6. Be Familiar With The Noise Of The Playground
One of the aspects of starting school that you can’t prepare your child for at home is the noise and bustle of the school playground. Some children can find it overwhelming and distressing. It can be really beneficial to walk past the school on a couple of occasions and stop for a few minutes to watch the play. This is a great opportunity to talk with your child about all the exciting games he can see going on and how lots of children together may sound noisy but soon he’ll be joining in and having fun with them too.
7. Is Your Child Confident To Ask Questions At School?
When children first start school they will probably be faced with situations where they don’t fully understand or need more information, such as asking to go to the toilet or where to find the pencil crayons. Children need to feel confident to ask the teacher. An easy way to do this is through small world play together where you take a little control of one of the little characters and act out them starting school and asking some of the questions your child might need to know.
8. Listening and Concentrating At School
Children will be given lots of time for play but still the demands on young children to sit and listen attentively can be quite high and a considerable challenge for many starting school. Giving your children simple activities to develop these skills can be really beneficial, such as listening to a story or completing a jigsaw puzzle quietly at a table. We’ve written a whole article on easily building concentration skills which you can read here.
9. A Token From Home When Starting School
Most settings prefer children not to take in personal items in case of loss or damage but check your individual school’s policy on this. If you have a child that would really benefit from the reassurance of something from home a way around this rule is to sew a small piece of ribbon or soft fabric inside one of your child’s pockets. Give it a loving name like “A Cuddle From Momma Ribbon” and children can hold onto if they are feeling anxious and it connects them to you. We have an article on dealing with separation anxiety here that you might want to look at too.
10. Getting Ready For School – Visit Days
Most schools will have visit days in the build up to starting full time. Our own positive attitude towards these visits can help put children at ease about the transition.
Visiting and staying for a short while on their own helps children familiarise themselves with the new faces they’ll meet, where their classroom is, the teacher’s name, where the toilets are, where to put their coat and lots of small things that will help them feel at ease when they start school full time.
It can be really tough for us to say goodbye for the first time and quite an emotional experience.
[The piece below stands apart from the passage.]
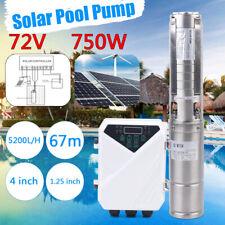 4 Dc Solar Water Pump 750w 1hp Submersible Mppt Controller Deep Bore Well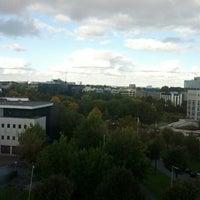 Photo taken at Novotel Brainpark by Muššab on 10/7/2012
Help your child feel confident about their new adventure with a big smile and wave and let them know that you are looking forward to hearing all about their visit later.
The setting may also have a time where new parents can meet the staff and ask questions. Take a list of questions you want to ask with you and a pen and paper to jot down the answers.
We hope you’ve found these ten top tips useful. Getting ready for starting school can be a bit daunting and emotional for you and your child can’t it! These simple tips can go a long way to making the transition smooth and enjoyable for you both and pave the way for an exciting new adventure.